In comparison to other top-tier programs with first-year coaches, Nebraska had a record 76,881 for Mike Riley’s debut while Michigan hosted an estimated 60,000 fans for Jim Harbaugh’s debut.
But let’s face it – there is much more to do in Florida than in Nebraska or Michigan during the spring. The Sunshine State is, after all, the top destination for spring breakers every year. When is the last time you heard a college kid say they were headed to Lincoln or Ann Arbor for spring break? Our guess is never.
But back to football. The Gators gave fans glimpses of the quick-strike, up-tempo offense that fueled McElwain’s turnaround of Colorado State as head coach and capture of a pair of national titles as offensive coordinator at Alabama. Most eyes were on the offense, especially the quarterback battle between redshirt freshman Will Grier and sophomore returning starter Treon Harris. Grier took the first snaps of the scrimmage for the Orange and looked crisp passing. He was 80-of-11 for 136 yards while leading three touchdown drives. Harris, who missed practices because of the death of his 16-year-old cousin, began behind an offensive line made up of walk-ons while going up against the first-team defense. He was 6-of-10 passing and tossed the game’s only touchdown pass.
Neither young quarterback did anything to help or hurt their chances during the scrimmage, which aired live on the SEC Network.
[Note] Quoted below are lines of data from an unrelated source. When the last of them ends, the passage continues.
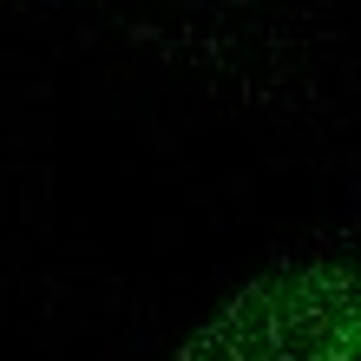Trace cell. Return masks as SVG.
I'll list each match as a JSON object with an SVG mask.
<instances>
[{
    "label": "cell",
    "instance_id": "1",
    "mask_svg": "<svg viewBox=\"0 0 361 361\" xmlns=\"http://www.w3.org/2000/svg\"><path fill=\"white\" fill-rule=\"evenodd\" d=\"M361 355V283L309 269L243 295L190 361H355Z\"/></svg>",
    "mask_w": 361,
    "mask_h": 361
}]
</instances>
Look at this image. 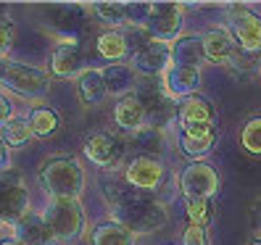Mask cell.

McElwain did acknowledge that Grier is in the lead for the starting job while pointing out that there is still plenty of time (142 days from the spring game to the season opener against New Mexico State) before 2015 officially kicks off.
The offense was multiple but mostly vanilla, save for a 42-yard pass down the middle seam from Grier to Alvin Bailey off a flea flicker. It lined up pre-snap in everything from one-back and no-back spreads to a “jumbo” package with two tight ends.
“It’s a work in progress,” McElwain said of the offense. “Let’s face it, there [are] parts [to the offense] and we’re identifying the parts and we’ll put some plans together to help the explosive playmakers have an opportunity to make those plays. That’s for us to come up with after we go back through and go through every single cut-up of every practice. It’s amazing what you see when you do that; see how guys get better to details.
“There’s a lot of left to do.”
One of those playmakers is junior Demarcus Robinson, who McElwain clearly will look for ways to get the ball to on reverses, screens and other short passes as his “get-it-to” guy. If that’s successful, Robinson will easily best his team-high 53 receptions for 810 yards and seven touchdowns last season.
Running backs Kelvin Taylor and Adam Lane had solid spring games as well and will provide the offense with a one-two punch that will ease the pressure on whichever young quarterback steps under center.
The biggest issue remains along the offensive line, which handicapped the spring scrimmage and has consistently been an issue in recent years. Expect signee Martez Ivey to vie for significant action early on at left tackle.
“When we get the roster back to balance we’ll, you know, juice this thing up [in the spring scrimmage],’’ McElwain said. “But I did the best I could, we did the best we could, our O-line did the best they could and I’m proud of them.”
Defense should continue to be a team strength with young talent filling a few gaps left open due to graduation and early NFL departures.